**What you need to do:** Name every site that ryan barker's Jul 21, 2011 post in the T-shirt forum thread below says you end up marketing or advertising for.

If you select "Clothing" there are 68 pages if poorly done random designs.


----------



## ryan barker (Jul 21, 2011)

they are hypnotically bad in you don't look at them for too long.... after about 20 pages, i saw two that weren't gawd awful to my sensibilities. i hope that when i put stuff out they're better than that! 

dunno, bisi, i say that if this site isn't paying off, ditch it. i don't see a lot of what i consider quality designs going on there, so i'd hate to be lumped into that bunch. just my opinion, i wouldn't argue it if someone disagreed. to me, the success of these sites relies on the people with designs on there marketing their shirts. really, though, i think what it amounts to is you're marketing/advertising for mysoti, etsy, zazzle, cafepress, whatever. i mean, you just did it, and what happened? we all went to that site and checked out everyone else's stuff while we were there. gotta wonder if it's more a case of doing them a favour more than it is helping yourself, ya know?


----------



## Deathtricity (Oct 9, 2011)

I decided to stop looking after the first page Because I did not want to like a design and see that it was 26.99 I have never spent over $25 for a t-shirt, and it was a BIG full front 4 color Very Nicely screen printed on a custom sized blank shirt that fits great, Im not saying your designs are bad at all, But Im thinking instead of selling t-shirts try selling the designs and find maybe 10 to 15 shirts that have a theme and drop the price in to the $15 range and make a brand, not a "I have everything" site and then sell your "BRAND". you may might be able to sell the designs for maybe $50 each or you maybe able to sell them as stock vector (if they are vector) and you can make $1 each and you can see them many many times.

But as far as the shirts like I said PRICE PRICE PRICE, the only brands that get away with shirts over $26 are BIG name in the "Indie" community like johnny cupcakes, obey, etc. You have to be realistic in your price range. even if you spent 100 hours on one design that doesn't not mean you can just slap a $50 tag on it. I have a few designs that I have 60+ hours in but i have redrawn it many times and i have drawn it full size that it will be printed. Even with all that I know I will have to sell it for $20. 

Hope that maybe this helps you out in some way


----------



## ryan barker (Jul 21, 2011)

**Data records:**
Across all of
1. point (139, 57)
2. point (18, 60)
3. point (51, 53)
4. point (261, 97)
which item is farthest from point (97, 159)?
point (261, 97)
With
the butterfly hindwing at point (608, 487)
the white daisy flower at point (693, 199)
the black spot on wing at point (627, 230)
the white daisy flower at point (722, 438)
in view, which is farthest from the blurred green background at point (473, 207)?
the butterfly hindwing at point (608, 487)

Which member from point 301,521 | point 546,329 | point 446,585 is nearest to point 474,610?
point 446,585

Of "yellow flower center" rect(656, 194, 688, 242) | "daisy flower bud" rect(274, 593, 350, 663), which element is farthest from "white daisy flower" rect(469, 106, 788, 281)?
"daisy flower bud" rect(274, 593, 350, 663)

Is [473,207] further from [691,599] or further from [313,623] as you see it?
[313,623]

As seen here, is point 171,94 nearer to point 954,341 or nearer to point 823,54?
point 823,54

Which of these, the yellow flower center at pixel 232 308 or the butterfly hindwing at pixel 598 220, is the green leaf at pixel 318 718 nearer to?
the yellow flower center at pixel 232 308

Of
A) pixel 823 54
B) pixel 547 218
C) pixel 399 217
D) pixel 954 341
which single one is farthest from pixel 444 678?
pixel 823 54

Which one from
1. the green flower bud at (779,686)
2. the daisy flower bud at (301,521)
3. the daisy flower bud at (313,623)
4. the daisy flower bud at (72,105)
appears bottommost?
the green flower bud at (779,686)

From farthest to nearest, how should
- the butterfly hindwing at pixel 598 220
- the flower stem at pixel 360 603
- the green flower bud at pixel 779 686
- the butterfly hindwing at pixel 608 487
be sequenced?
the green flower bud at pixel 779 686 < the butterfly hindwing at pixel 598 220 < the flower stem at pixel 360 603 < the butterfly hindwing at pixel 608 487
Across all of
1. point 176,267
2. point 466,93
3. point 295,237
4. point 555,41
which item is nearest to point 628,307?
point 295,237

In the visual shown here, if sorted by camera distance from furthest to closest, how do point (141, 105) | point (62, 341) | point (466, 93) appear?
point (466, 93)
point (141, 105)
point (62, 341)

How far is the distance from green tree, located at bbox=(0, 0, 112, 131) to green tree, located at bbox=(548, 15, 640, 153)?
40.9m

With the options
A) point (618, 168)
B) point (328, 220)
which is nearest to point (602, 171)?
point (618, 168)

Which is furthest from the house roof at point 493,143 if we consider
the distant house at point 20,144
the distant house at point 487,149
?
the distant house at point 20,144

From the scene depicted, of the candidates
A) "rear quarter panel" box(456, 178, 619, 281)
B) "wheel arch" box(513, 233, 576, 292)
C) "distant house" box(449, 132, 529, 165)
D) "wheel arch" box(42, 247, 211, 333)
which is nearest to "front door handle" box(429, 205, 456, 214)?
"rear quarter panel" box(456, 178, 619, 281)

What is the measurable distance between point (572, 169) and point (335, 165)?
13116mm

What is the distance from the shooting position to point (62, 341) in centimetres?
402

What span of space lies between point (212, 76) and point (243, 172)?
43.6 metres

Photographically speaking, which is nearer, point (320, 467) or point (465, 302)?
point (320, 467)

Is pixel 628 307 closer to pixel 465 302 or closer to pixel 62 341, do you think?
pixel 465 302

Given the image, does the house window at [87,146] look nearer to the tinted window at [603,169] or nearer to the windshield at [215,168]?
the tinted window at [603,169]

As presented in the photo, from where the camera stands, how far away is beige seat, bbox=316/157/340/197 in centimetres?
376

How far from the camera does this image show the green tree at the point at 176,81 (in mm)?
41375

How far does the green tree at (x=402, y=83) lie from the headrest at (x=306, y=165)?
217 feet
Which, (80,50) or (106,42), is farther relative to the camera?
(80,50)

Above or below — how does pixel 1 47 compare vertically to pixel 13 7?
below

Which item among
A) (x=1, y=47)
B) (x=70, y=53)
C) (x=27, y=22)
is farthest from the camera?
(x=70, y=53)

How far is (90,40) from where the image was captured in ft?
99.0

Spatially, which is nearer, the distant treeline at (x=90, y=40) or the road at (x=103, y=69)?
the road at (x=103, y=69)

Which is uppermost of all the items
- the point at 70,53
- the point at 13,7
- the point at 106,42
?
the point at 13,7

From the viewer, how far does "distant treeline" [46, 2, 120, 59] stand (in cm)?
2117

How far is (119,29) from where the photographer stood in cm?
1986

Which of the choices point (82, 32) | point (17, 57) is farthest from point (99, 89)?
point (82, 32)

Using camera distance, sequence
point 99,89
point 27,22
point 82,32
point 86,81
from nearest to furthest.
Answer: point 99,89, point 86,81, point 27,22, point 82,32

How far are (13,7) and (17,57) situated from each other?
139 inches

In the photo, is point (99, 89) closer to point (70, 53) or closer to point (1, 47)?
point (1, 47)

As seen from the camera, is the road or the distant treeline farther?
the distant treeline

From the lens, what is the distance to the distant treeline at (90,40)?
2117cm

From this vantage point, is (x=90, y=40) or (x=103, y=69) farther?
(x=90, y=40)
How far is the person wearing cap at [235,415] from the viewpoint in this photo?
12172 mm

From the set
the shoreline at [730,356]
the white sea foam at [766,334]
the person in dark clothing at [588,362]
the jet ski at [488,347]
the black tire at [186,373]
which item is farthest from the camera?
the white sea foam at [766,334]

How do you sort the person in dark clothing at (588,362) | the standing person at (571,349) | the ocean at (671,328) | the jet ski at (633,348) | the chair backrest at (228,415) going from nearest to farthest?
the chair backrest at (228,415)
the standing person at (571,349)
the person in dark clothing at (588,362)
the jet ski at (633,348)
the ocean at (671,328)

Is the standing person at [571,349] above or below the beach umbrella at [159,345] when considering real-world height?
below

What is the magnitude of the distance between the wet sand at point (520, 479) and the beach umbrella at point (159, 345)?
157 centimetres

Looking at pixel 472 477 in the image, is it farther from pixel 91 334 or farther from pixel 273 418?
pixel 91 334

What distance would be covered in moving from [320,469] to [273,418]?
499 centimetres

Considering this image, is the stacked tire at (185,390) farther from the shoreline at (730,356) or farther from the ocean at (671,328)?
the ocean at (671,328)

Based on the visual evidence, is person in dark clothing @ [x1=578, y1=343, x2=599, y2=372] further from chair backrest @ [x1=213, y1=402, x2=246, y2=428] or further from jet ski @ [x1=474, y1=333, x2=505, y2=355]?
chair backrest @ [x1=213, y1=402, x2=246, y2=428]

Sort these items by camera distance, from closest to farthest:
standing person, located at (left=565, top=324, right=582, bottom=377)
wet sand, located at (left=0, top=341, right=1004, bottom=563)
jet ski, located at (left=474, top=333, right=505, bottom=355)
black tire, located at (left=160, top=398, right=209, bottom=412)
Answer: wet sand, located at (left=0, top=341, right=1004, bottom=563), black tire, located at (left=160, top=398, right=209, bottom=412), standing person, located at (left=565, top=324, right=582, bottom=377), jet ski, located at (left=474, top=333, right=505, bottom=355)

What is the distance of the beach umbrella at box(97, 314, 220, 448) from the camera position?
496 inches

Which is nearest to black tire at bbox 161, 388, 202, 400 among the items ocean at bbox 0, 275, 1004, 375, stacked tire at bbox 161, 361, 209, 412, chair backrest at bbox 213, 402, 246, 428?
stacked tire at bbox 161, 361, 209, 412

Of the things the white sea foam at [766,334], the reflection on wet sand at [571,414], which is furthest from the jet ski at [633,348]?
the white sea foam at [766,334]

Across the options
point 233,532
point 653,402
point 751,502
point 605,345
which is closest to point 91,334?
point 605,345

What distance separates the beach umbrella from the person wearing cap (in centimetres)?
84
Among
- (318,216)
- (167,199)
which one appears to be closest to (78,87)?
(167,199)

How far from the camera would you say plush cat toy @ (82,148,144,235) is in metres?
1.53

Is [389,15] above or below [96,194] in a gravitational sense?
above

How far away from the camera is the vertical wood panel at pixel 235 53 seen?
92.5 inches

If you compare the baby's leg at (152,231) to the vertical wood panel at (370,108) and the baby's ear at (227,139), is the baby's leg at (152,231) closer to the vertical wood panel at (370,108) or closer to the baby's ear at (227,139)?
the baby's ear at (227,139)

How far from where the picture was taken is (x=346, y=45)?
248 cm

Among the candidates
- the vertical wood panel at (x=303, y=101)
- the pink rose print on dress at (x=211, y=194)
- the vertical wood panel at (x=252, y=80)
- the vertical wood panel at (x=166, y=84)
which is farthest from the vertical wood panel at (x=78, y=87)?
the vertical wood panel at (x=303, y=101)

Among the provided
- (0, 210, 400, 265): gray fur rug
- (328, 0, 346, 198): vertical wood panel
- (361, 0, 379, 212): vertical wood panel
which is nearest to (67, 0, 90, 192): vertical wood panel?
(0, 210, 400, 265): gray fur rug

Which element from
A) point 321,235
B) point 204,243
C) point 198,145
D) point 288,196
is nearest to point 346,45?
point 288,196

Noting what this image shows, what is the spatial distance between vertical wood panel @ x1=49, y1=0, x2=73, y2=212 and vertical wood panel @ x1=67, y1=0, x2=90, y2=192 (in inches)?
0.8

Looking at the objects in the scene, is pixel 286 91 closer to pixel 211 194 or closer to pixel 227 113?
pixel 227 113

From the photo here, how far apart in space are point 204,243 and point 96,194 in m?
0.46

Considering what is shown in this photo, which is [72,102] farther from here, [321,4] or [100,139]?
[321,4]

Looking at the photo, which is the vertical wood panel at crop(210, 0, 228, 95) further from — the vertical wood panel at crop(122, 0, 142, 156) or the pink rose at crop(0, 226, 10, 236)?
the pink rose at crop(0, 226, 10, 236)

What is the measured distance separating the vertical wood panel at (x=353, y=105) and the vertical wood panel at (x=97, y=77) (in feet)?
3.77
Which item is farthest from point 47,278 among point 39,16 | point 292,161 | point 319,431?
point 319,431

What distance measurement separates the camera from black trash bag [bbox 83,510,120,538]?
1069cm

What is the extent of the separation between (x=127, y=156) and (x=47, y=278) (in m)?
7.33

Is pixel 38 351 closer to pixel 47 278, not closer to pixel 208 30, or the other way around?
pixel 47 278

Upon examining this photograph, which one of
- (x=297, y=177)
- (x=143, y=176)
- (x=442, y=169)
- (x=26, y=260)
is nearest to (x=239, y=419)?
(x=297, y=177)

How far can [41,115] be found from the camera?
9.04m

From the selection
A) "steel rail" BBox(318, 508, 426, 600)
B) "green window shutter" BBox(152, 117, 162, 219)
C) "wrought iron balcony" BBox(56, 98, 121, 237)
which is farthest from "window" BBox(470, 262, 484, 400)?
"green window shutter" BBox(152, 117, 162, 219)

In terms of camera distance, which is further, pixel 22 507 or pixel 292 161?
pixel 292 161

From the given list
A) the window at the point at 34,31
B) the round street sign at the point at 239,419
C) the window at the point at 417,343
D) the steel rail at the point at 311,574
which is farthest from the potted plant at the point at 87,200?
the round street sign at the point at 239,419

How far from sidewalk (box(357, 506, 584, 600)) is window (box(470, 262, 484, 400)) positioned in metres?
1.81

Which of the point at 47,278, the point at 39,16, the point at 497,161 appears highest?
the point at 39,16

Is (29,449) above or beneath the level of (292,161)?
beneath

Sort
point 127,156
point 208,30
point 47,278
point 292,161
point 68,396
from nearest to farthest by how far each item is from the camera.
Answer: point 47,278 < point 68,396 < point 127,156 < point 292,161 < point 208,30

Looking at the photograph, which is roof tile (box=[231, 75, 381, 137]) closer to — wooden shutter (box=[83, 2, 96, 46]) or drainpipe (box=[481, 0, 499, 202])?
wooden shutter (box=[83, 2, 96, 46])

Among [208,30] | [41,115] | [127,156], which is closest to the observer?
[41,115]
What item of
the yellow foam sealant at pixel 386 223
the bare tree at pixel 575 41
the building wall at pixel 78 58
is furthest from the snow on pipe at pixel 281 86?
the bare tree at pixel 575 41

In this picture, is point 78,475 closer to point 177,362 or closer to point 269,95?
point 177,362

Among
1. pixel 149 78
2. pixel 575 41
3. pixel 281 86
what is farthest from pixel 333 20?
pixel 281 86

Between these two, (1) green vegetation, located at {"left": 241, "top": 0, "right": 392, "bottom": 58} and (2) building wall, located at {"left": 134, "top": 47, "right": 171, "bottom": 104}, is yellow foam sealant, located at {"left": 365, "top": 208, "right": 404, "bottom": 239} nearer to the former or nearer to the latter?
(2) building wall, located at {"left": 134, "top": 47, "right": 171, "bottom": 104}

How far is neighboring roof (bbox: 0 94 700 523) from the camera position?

**Answer to this problem:** mysoti, etsy, zazzle, cafepress